WORK INSTRUCTIONS -> Please extract every line of the records below, unchanged and in order, and leave the pictures out of your answer.

INPUT DATA ->
□ □ □ □ □ □ □

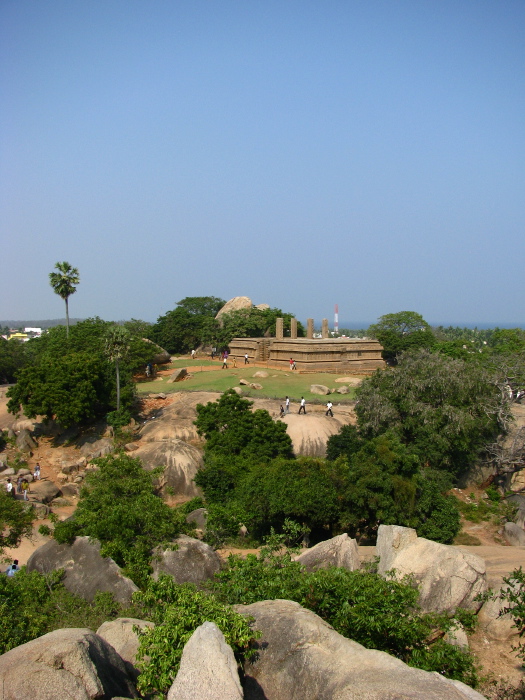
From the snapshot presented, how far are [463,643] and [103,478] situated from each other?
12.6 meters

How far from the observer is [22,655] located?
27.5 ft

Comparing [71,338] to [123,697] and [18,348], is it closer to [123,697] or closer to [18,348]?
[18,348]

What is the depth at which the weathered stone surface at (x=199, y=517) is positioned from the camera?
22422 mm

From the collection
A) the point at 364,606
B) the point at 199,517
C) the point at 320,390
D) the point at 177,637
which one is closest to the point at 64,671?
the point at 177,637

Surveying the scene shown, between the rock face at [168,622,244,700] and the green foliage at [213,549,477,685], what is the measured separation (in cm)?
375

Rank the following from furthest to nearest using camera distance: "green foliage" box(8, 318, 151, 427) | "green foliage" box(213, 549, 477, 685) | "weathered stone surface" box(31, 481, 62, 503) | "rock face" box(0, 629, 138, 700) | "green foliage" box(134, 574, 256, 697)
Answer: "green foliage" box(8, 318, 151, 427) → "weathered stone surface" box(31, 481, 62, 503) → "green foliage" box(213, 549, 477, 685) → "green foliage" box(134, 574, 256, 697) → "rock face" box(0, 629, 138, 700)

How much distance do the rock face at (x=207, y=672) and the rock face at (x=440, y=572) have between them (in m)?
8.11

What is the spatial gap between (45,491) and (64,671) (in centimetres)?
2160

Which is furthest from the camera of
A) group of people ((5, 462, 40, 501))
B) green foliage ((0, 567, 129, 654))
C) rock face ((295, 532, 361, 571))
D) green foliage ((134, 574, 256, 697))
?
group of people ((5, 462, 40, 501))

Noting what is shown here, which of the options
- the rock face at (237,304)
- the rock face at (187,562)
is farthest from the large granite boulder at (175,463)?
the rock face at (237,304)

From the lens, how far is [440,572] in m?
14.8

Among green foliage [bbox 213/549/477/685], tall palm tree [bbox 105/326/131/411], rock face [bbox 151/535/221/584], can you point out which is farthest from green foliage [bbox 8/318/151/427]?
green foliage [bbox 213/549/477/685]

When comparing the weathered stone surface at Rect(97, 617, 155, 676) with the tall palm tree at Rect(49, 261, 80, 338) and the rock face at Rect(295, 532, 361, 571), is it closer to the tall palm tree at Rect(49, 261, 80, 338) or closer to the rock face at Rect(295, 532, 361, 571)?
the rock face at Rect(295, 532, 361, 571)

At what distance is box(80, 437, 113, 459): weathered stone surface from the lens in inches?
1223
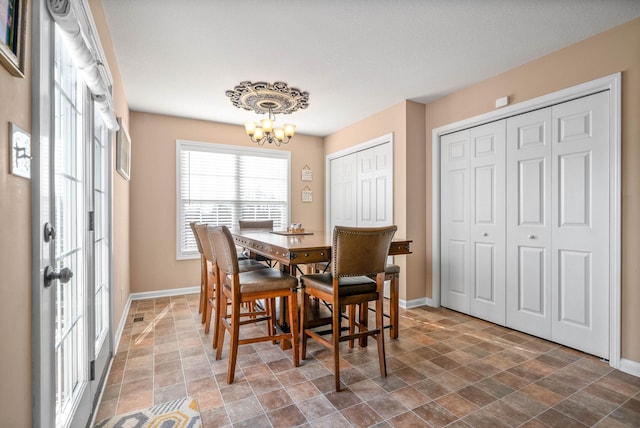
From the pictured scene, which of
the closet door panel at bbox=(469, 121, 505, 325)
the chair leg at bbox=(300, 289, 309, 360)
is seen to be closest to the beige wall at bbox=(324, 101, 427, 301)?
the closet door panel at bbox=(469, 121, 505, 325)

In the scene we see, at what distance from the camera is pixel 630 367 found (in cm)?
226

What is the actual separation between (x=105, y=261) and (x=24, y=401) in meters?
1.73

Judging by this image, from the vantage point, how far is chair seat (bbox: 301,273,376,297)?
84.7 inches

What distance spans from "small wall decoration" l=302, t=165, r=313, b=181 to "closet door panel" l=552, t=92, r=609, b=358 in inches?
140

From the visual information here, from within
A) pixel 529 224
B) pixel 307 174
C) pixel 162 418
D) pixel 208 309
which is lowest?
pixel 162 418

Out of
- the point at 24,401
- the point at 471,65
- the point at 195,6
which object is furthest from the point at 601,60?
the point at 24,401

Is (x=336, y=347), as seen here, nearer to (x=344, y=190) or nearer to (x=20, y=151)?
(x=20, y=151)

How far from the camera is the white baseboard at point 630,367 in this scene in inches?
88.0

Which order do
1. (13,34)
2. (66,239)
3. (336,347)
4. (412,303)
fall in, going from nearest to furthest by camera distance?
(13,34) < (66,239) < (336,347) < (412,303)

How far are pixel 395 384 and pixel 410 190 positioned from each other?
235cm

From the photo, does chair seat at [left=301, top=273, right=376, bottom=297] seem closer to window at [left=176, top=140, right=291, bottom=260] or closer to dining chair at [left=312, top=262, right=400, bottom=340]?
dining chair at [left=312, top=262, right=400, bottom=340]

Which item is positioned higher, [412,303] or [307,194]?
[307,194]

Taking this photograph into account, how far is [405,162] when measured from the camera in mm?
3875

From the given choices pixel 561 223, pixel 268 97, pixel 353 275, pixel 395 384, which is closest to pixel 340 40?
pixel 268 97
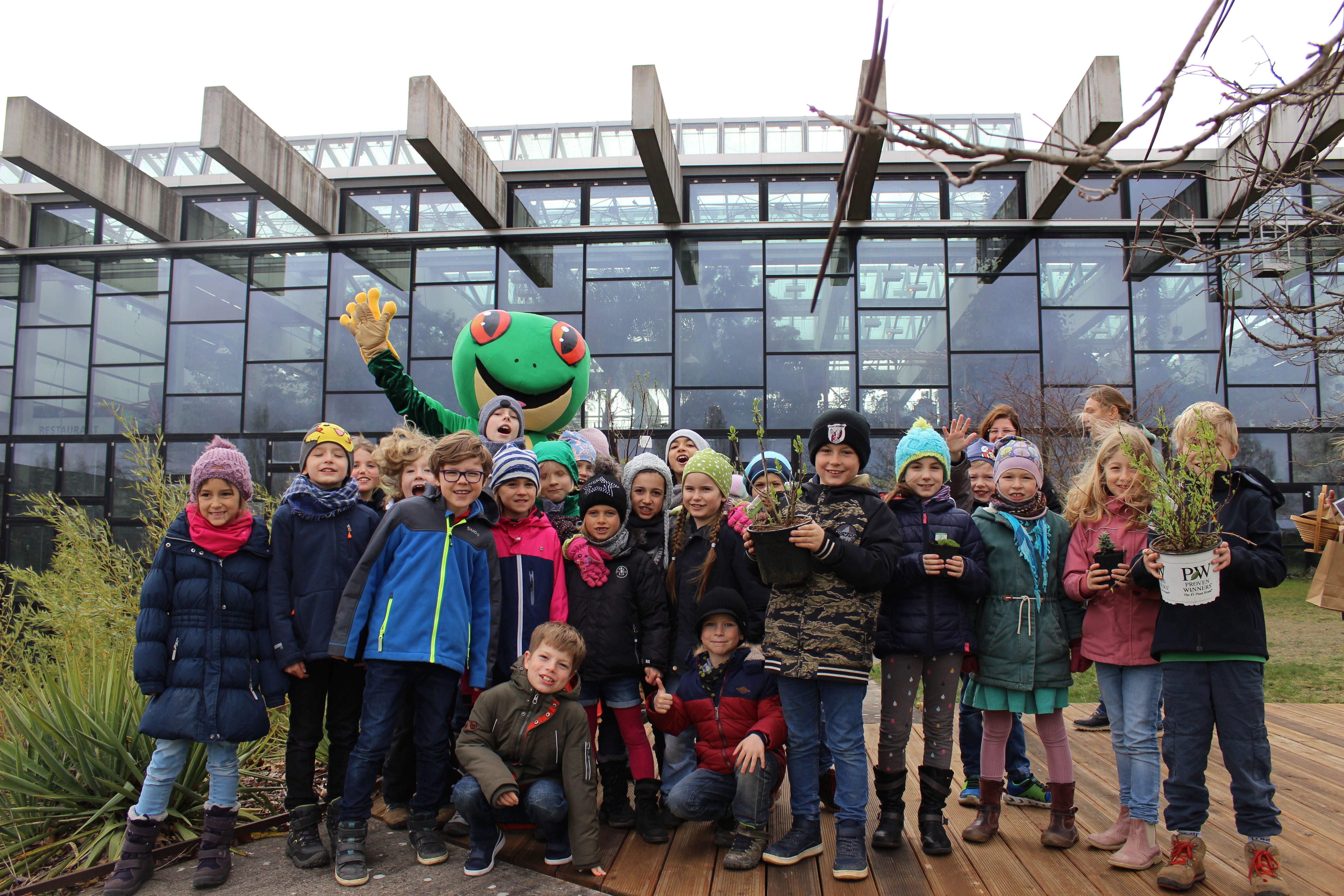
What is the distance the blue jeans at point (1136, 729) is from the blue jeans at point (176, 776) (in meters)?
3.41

□ □ □ □ □ □ □

SOLUTION TO THIS PROBLEM ->
From the snapshot presented, how far are [463,643] and [103,478] situated from each other?
12.6 meters

How far from the observer is [22,655] located?
27.5 ft

Comparing [71,338] to [123,697] and [18,348], is it closer to [123,697] or closer to [18,348]?
[18,348]

What is the depth at which the weathered stone surface at (x=199, y=517) is positioned from the camera?
22422 mm

From the collection
A) the point at 364,606
B) the point at 199,517
C) the point at 320,390
D) the point at 177,637
which one is closest to the point at 64,671?
the point at 177,637

Surveying the scene shown, between the rock face at [168,622,244,700] and the green foliage at [213,549,477,685], what is the measured separation (in cm)?
375

Rank the following from furthest to nearest using camera distance: "green foliage" box(8, 318, 151, 427) | "green foliage" box(213, 549, 477, 685) | "weathered stone surface" box(31, 481, 62, 503) | "rock face" box(0, 629, 138, 700) | "green foliage" box(134, 574, 256, 697)
Answer: "green foliage" box(8, 318, 151, 427) → "weathered stone surface" box(31, 481, 62, 503) → "green foliage" box(213, 549, 477, 685) → "green foliage" box(134, 574, 256, 697) → "rock face" box(0, 629, 138, 700)

How much distance do the rock face at (x=207, y=672) and the rock face at (x=440, y=572) have between them (in m)?
8.11

What is the spatial gap between (45,491) and (64,671) (in centimetres)?
2160

Which is furthest from the camera of
A) group of people ((5, 462, 40, 501))
B) green foliage ((0, 567, 129, 654))
C) rock face ((295, 532, 361, 571))
D) green foliage ((134, 574, 256, 697))
?
group of people ((5, 462, 40, 501))

Noting what is shown here, which of the options
- the rock face at (237,304)
- the rock face at (187,562)
is farthest from the large granite boulder at (175,463)?
the rock face at (237,304)

From the lens, how far is [440,572] in m?
14.8

Among green foliage [bbox 213/549/477/685], tall palm tree [bbox 105/326/131/411], rock face [bbox 151/535/221/584], can you point out which is farthest from green foliage [bbox 8/318/151/427]?
green foliage [bbox 213/549/477/685]

When comparing the weathered stone surface at Rect(97, 617, 155, 676) with the tall palm tree at Rect(49, 261, 80, 338) and the rock face at Rect(295, 532, 361, 571), is it closer to the tall palm tree at Rect(49, 261, 80, 338) or closer to the rock face at Rect(295, 532, 361, 571)?
the rock face at Rect(295, 532, 361, 571)

At what distance is box(80, 437, 113, 459): weathered stone surface from the lens in inches?
1223
From the pictured scene, which of
the closet door panel at bbox=(469, 121, 505, 325)
the chair leg at bbox=(300, 289, 309, 360)
is seen to be closest to the beige wall at bbox=(324, 101, 427, 301)?
the closet door panel at bbox=(469, 121, 505, 325)

In the scene we see, at what distance from the camera is pixel 630 367 found (in cm)?
226

What is the actual separation between (x=105, y=261) and (x=24, y=401) in meters?
1.73

Judging by this image, from the vantage point, how far is chair seat (bbox: 301,273,376,297)?
84.7 inches

What distance spans from "small wall decoration" l=302, t=165, r=313, b=181 to "closet door panel" l=552, t=92, r=609, b=358 in inches?
140

From the visual information here, from within
A) pixel 529 224
B) pixel 307 174
C) pixel 162 418
D) pixel 208 309
which is lowest?
pixel 162 418

Out of
- the point at 24,401
- the point at 471,65
- the point at 195,6
which object is furthest from the point at 601,60?
the point at 24,401

Is (x=336, y=347), as seen here, nearer to (x=344, y=190) or nearer to (x=20, y=151)?
(x=20, y=151)

How far from the camera is the white baseboard at point 630,367 in this scene in inches?
88.0

Which order do
1. (13,34)
2. (66,239)
3. (336,347)
4. (412,303)
fall in, going from nearest to furthest by camera distance?
(13,34) < (66,239) < (336,347) < (412,303)

How far are pixel 395 384 and pixel 410 190 positioned from each other?
235cm

From the photo, does chair seat at [left=301, top=273, right=376, bottom=297] seem closer to window at [left=176, top=140, right=291, bottom=260] or closer to dining chair at [left=312, top=262, right=400, bottom=340]?
dining chair at [left=312, top=262, right=400, bottom=340]

Which item is positioned higher, [412,303] or [307,194]?
[307,194]

Taking this photograph into account, how far is [405,162] when measured from the camera in mm?
3875

From the given choices pixel 561 223, pixel 268 97, pixel 353 275, pixel 395 384, which is closest to pixel 340 40?
pixel 268 97
What is the distance the blue jeans at point (1136, 729) is from the blue jeans at point (176, 776) (in meters)?
3.41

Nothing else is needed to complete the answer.